__LISTE DES CONSIGNES__.
(1) Recopiez fidèlement le passage du texte sur la diplomatie gastronomique qui s'ouvre sur les mots « Accompagner les entreprises » et se ferme sur « la croûte ? ».
(2) Répondez brièvement à ces questions sur le texte sur la diplomatie gastronomique :
(a) Quel est le montant de l'enveloppe allouée au programme ?
(b) Vers quelles régions le programme soutient-il l'exportation des chefs ?
(c) À quoi le centre d'excellence prévu est-il comparé ?
(3) Prolongez le texte sur la diplomatie gastronomique en reprenant juste après sa dernière phrase.

Crème diplomate
La gastronomie joue, depuis Talleyrand, un rôle clé, tant dans les relations diplomatiques que dans le rayonnement d’une nation à l’échelle mondiale.
La France, dont la suprématie en la matière était indiscutable pendant plusieurs siècles, est de plus en plus challengée sur le sujet par des pays qui souhaitent aussi accroître leur influence internationale par les palais plutôt que par les armées.
Pour réaffirmer le leadership national en la matière, le gouvernement a détaillé la semaine dernière le contenu du « Programme haute gastronomie » (on retrouve dans la sémantique le terme « haut » déjà mentionné dans cette newsletter) structuré autour de 3 axes :
Repérer et accompagner les acteurs de la gastronomie française : notamment via la création d’un centre d’excellence tel un Clairefontaine de la gastronomie pour mieux préparer (et réussir !) les compétitions internationales (ces grands rendez-vous très exigeants en termes de préparation sont généralement assumés seuls par les candidats)
Accompagner les entreprises du secteur à l’international : soutien à l’exportation des chefs vers le Moyen-Orient et l’Asie de l’est via un programme d’accompagnement sur 6 à 8 mois
Renforcer la promotion de la « Haute Gastronomie française » via des événements tel Goût de France ou des actions plus grand public. Car le rayonnement d’une culture culinaire passe aussi par son adoption par le plus grand nombre
Avec une enveloppe modeste (vu les enjeux) de 1,5 millions d’Euros, c’est Haute Gastronomie mais loin d’être haut budget !
On casse la croûte ?
Soyons réalistes, tant par sa prononciation que dans l’imaginaire qui lui est associé, le mot croûte, n’est pas– de prime abord – ce qu’il y a de plus séduisant.

__MATÉRIEL__.
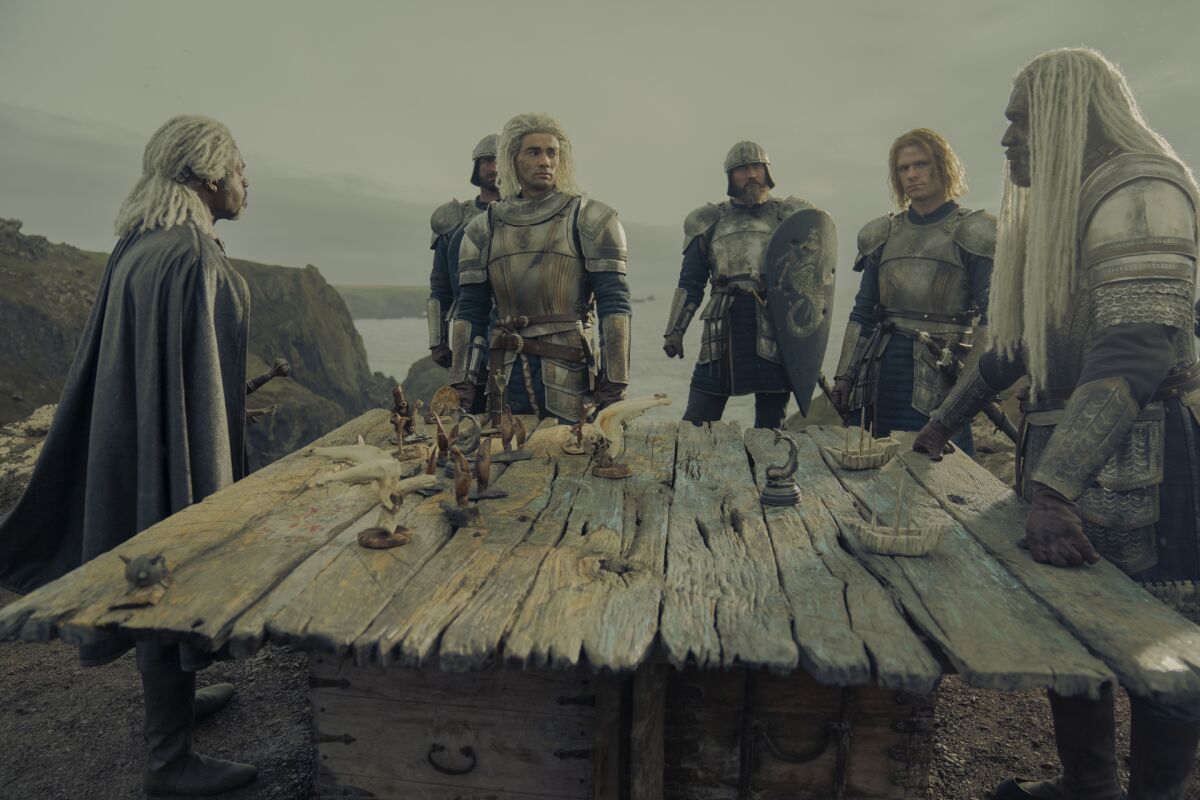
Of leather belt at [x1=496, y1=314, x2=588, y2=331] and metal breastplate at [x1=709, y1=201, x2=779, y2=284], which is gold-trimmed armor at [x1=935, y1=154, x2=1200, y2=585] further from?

__LISTE DES RÉPONSES__.
(1)
Accompagner les entreprises du secteur à l’international : soutien à l’exportation des chefs vers le Moyen-Orient et l’Asie de l’est via un programme d’accompagnement sur 6 à 8 mois
Renforcer la promotion de la « Haute Gastronomie française » via des événements tel Goût de France ou des actions plus grand public. Car le rayonnement d’une culture culinaire passe aussi par son adoption par le plus grand nombre
Avec une enveloppe modeste (vu les enjeux) de 1,5 millions d’Euros, c’est Haute Gastronomie mais loin d’être haut budget !
On casse la croûte ?

(2)
(a) 1,5 millions d'euros.
(b) Le Moyen-Orient et l'Asie de l'est.
(c) À un Clairefontaine de la gastronomie.

(3)
Au Moyen-Âge, quand elle est apparue, la croûte n’était pas destinée à être mangée. Elle était simplement là pour protéger les garnitures (majoritairement des pâtés de viande) pendant la cuisson et les conserver ensuite (à l’instar de la pâte qui sert à luter certains plats pendant des cuissons telles que le baeckoffe ou des saint jacques). Les anglais l’appelaient d’ailleurs au début « coffin » (cercueil en anglais) ce qui témoigne bien de son unique fonction : protéger la garniture à la cuisson avant être jetée.
Devenue comestible – et plus appétissante – à la Renaissance, la pâte s’est progressivement transformée en incontournable des plats salés et sucrés de toutes les cultures culinaires occidentales - des pies anglo-saxons aux tourtes françaises, en passant par les torta italiennes. Les années 50-60 marquent son apogée avec, à la fois des ménagères qui revendiquent toutes une recette fétiche d’apple pie ou autre pithiviers, et la naissance des premières marques de l’industrie agro-alimentaire qui proposent des pies et tourtes prêtes à être réchauffées.
Depuis, la pâte s’est encroûtée (facile mais très vrai !). Son image ringarde et industrielle l’éloignait des aspirations des années 90-2000 de wellness et de cuisine moléculaire.
Mais la pâte n’a pas dit son dernier mot et redevient tendance pour 4 raisons principales :
Elle est instagramable, ce qui est devenu un mandatorie en termes de food à l’heure actuelle. La croûte très travaillée ainsi que la découpe qui met en valeur le travail de montage du plat en pâte ont en effet un haut potentiel de likes par leur côté très géométrique et graphique.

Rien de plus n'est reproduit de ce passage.